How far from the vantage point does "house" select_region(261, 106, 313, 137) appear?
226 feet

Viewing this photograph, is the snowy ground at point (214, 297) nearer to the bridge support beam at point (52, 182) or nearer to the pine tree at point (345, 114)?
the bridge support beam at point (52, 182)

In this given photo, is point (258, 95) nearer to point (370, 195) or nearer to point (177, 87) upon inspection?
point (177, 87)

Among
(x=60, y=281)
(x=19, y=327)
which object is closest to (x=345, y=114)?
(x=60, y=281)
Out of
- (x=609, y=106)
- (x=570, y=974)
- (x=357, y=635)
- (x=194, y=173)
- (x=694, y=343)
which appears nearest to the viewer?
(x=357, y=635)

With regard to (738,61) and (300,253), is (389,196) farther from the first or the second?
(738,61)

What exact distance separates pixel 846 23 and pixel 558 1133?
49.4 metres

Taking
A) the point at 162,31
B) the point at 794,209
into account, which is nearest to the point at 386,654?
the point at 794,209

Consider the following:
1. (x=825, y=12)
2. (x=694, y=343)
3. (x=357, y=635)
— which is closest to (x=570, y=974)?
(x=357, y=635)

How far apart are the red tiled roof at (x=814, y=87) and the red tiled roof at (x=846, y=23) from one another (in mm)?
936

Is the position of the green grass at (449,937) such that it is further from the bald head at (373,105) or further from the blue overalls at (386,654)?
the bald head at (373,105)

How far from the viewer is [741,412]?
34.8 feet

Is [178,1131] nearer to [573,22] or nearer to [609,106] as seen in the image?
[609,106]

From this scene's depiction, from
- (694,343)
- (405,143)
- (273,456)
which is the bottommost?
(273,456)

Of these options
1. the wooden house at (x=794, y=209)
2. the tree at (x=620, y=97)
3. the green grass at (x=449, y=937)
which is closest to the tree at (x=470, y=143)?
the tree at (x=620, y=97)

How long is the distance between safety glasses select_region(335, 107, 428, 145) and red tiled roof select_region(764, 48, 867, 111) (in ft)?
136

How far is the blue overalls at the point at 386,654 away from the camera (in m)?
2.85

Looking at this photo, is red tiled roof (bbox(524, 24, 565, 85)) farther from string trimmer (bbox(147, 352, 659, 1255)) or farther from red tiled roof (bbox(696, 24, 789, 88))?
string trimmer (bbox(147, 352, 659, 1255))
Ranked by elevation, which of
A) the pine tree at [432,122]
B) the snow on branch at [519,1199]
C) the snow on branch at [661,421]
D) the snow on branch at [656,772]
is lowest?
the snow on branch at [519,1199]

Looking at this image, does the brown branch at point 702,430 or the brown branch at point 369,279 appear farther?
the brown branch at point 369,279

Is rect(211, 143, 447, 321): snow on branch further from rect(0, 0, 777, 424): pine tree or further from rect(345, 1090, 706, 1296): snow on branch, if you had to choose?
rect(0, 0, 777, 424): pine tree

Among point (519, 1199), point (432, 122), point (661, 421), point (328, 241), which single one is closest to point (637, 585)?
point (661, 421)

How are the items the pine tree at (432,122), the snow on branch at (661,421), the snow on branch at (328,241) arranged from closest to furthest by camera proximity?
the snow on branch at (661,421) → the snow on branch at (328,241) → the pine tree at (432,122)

# Your instructions:
Rewrite all the entries above, changing every instance of "red tiled roof" to "clay tile roof" and keeping everything else the same.

# Output for this task:
How far from the vantage point does "house" select_region(261, 106, 313, 137) appear?
226 feet

Viewing this photograph, is the snowy ground at point (214, 297) nearer to the bridge support beam at point (52, 182) or nearer to the pine tree at point (345, 114)?
the bridge support beam at point (52, 182)

In this given photo, is point (258, 95) nearer to point (370, 195) or nearer to point (177, 87) upon inspection?
point (177, 87)

Among
(x=60, y=281)
(x=19, y=327)
which object is closest to (x=345, y=114)?
(x=60, y=281)
Out of
- (x=609, y=106)
- (x=570, y=974)
- (x=357, y=635)
- (x=194, y=173)
- (x=694, y=343)
which appears nearest to the viewer?
(x=357, y=635)

With regard to (738,61) and (300,253), is (389,196) farther from the first or the second?
(738,61)

What exact distance separates pixel 846 23 and pixel 558 1133?
49.4 metres

Taking
A) the point at 162,31
B) the point at 794,209
into account, which is nearest to the point at 386,654?
the point at 794,209

Consider the following:
1. (x=825, y=12)
2. (x=694, y=343)
3. (x=357, y=635)
— which is closest to (x=570, y=974)?
(x=357, y=635)

How far apart are the clay tile roof at (x=814, y=87) and the clay tile roof at (x=846, y=23) from one another (in mm)?
936

Is the position of the green grass at (449,937) such that it is further from the bald head at (373,105) or further from the blue overalls at (386,654)?
the bald head at (373,105)

How far from the viewer is [741,412]?
34.8 feet

Is [178,1131] nearer to [573,22] or nearer to [609,106] as seen in the image?
[609,106]

From this scene's depiction, from
- (694,343)
- (405,143)
- (273,456)
which is the bottommost?
(273,456)

Of these options
1. the wooden house at (x=794, y=209)
2. the tree at (x=620, y=97)
3. the green grass at (x=449, y=937)
which is closest to the tree at (x=470, y=143)?
the tree at (x=620, y=97)

How long is the distance between safety glasses select_region(335, 107, 428, 145) and clay tile roof select_region(764, 48, 867, 111) (in ft)?
136

How far is the blue overalls at the point at 386,654 away from the camera (in m)?
2.85

Looking at this photo, is clay tile roof (bbox(524, 24, 565, 85)) farther from string trimmer (bbox(147, 352, 659, 1255)) or farther from clay tile roof (bbox(696, 24, 789, 88))?
string trimmer (bbox(147, 352, 659, 1255))
Ranked by elevation, which of
A) the pine tree at [432,122]
B) the snow on branch at [519,1199]
C) the snow on branch at [661,421]
D) the snow on branch at [656,772]
is lowest?
the snow on branch at [519,1199]

Looking at this image, does the brown branch at point 702,430 or the brown branch at point 369,279 appear farther?
the brown branch at point 369,279

Is rect(211, 143, 447, 321): snow on branch further from rect(0, 0, 777, 424): pine tree or further from rect(345, 1090, 706, 1296): snow on branch, if you had to choose?
rect(0, 0, 777, 424): pine tree

Among point (519, 1199), point (432, 122), point (661, 421), point (328, 241), which single one is closest to point (637, 585)?
point (661, 421)

How are the items the pine tree at (432,122), the snow on branch at (661,421), the snow on branch at (328,241) arranged from closest to furthest by camera proximity?
the snow on branch at (661,421) → the snow on branch at (328,241) → the pine tree at (432,122)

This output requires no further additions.